# Advertising Opp......



## Realtor (Oct 1, 2007)

PFF,

As you know, we have opened up Jackpot Bingo of Pensacola Inc. Located at 3015 Mobile Hwy. (Just West of the W St and Mobile Hwy intersection)

We have windows that have our logo on the side facing the road. However we have window space that faces the people playing Bingo. You, the PFF business owners have first crack at this advertising space. I will be selling the below window space that faces our "captive" crowd that averages 50 to about 125 (growing from day to day)people anytime during the day and evening (ages of the Bingo population vary from 18 Yrs to 100 Yrs).
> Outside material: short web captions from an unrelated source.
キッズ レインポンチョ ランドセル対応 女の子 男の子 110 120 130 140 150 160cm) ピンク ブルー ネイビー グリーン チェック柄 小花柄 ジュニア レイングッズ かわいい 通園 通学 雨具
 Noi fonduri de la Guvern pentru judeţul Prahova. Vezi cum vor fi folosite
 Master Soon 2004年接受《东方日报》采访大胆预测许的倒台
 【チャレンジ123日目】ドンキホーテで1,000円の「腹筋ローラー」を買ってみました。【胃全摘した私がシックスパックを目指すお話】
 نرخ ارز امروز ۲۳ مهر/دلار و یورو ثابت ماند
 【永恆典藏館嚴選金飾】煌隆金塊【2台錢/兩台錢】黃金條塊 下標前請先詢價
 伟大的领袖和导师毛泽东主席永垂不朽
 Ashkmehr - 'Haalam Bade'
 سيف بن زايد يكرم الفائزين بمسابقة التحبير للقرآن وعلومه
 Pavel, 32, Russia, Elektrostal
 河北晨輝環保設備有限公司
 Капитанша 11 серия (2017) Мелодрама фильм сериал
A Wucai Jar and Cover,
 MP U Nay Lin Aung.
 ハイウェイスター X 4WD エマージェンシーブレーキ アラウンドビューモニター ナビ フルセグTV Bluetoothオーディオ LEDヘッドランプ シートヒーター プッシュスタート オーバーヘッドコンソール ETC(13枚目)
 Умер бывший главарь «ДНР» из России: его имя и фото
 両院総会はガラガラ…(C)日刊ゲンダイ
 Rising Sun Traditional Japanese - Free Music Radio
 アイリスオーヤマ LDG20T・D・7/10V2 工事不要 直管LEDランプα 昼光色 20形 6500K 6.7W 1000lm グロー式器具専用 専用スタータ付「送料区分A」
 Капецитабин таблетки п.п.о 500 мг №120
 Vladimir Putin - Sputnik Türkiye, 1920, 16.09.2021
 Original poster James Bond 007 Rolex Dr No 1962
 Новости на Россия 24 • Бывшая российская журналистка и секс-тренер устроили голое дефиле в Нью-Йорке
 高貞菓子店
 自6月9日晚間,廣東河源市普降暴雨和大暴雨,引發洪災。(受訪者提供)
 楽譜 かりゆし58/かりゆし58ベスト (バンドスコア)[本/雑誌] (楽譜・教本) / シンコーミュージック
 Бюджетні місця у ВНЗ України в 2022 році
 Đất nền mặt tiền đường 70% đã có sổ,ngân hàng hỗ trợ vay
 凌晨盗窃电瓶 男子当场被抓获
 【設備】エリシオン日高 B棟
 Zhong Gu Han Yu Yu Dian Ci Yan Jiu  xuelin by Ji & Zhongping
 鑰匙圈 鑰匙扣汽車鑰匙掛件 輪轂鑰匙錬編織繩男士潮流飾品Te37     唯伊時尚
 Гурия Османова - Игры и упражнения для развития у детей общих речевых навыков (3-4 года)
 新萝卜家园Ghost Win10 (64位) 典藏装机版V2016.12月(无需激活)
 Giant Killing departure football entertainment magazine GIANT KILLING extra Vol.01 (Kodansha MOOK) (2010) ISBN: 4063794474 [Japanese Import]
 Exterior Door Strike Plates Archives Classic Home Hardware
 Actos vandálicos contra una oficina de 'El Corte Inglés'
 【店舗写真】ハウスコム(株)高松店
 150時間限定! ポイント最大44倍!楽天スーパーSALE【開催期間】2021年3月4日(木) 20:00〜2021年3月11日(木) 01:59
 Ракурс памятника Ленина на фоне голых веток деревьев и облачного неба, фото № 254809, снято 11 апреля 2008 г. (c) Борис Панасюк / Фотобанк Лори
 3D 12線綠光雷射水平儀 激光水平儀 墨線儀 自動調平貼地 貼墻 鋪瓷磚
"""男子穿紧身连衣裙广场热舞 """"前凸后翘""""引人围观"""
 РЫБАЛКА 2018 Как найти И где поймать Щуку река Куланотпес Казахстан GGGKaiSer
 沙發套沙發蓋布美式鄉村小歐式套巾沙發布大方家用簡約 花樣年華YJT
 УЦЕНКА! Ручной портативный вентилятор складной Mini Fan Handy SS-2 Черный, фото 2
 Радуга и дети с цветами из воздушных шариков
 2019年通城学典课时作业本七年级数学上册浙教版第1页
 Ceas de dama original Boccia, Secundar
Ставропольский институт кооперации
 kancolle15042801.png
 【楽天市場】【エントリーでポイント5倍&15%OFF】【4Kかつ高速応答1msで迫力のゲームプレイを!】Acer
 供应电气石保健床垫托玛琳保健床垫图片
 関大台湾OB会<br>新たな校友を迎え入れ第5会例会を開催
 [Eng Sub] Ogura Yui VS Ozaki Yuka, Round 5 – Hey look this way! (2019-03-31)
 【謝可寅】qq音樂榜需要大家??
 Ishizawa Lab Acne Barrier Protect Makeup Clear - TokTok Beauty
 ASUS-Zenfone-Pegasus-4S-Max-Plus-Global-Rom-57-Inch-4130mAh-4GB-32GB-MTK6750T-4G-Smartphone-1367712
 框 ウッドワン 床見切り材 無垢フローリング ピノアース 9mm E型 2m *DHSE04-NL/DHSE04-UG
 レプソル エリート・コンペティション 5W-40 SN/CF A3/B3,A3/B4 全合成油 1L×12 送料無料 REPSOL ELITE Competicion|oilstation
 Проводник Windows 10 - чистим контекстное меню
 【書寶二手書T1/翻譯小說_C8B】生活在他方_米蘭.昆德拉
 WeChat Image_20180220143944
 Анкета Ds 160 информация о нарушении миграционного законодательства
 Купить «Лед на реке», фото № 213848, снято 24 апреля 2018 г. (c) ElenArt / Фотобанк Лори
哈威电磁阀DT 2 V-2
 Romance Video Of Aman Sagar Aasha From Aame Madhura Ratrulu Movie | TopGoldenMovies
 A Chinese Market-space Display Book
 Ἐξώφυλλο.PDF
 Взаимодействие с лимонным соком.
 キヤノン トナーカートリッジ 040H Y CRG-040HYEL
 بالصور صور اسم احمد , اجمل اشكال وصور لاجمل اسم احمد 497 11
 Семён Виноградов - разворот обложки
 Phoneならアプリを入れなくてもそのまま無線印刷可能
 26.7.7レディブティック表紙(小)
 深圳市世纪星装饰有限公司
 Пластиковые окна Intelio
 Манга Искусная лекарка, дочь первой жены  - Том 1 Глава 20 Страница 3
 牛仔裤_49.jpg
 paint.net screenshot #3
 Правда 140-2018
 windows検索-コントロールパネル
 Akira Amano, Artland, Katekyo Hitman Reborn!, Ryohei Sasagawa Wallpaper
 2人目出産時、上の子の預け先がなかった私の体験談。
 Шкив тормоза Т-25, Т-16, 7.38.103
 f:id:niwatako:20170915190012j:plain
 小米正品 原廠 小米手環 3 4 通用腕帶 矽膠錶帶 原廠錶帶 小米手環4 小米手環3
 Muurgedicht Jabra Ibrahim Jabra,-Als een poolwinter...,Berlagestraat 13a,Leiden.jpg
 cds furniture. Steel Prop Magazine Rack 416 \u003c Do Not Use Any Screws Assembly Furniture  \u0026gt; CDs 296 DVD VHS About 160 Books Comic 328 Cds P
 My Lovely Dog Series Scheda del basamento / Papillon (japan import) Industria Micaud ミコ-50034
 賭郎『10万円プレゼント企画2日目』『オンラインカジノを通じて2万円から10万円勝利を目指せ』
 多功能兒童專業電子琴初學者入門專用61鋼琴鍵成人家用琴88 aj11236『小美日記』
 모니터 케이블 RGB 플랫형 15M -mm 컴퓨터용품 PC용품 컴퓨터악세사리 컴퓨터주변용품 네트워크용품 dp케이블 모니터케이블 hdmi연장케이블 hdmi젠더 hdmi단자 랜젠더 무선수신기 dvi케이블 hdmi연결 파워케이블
People come and go, so thereare different people seeing your "logo" or advertising throughout the day.

Breakdown:

44X24 (24 spaces) for 100.00/per month (about 3 bucks/day)

44X22 (14 spaces) for 100.00/per month (about 3 bucks/day)

75X30 (4 spaces) for 125/per month (about 4 bucks/day)

39X21 (6 spaces) for 100.00/per month (about 3 bucks/day)

70X21 (2 spaces) for 125/per month (about 4 bucks/day)

I plan on having the ad's made from coroplast, the cost of the coroplast as well as comminucating with the sign maker will be on the advertiser. Meaning, you bring me the sign (or artwork) for approval and I will insert it in a sutiable location. Your Ad will remain until you decide to remove it. You can have your sign back if and when you decide not to continue.

Please note that, there will not be anything unsuitable for public viewing put up in Jackpot. Also, I will honor exclusivity as much as possible (Meaning 1 Builder, storage facility etc). "this is a first come, first serve thing for the PFF"

If there is a sign maker on the PFF, we could make arrangements to keep the business on the forum. drop me a call on the cell at 450-6276 to discuss.

Bottom line: You and I approve the Ad, you get the sign made (I require the signs to be made from the same material (coroplast)to keep it as "uniform" as possiable, drop it off and I will put it up. You pay the above amount between the 1st and 5th of the month. Contracts will be drawn up for signatures.

Send me a PM if you are interested.


----------



## Hired Hand (Nov 25, 2008)

The Hired Hand will take one.


----------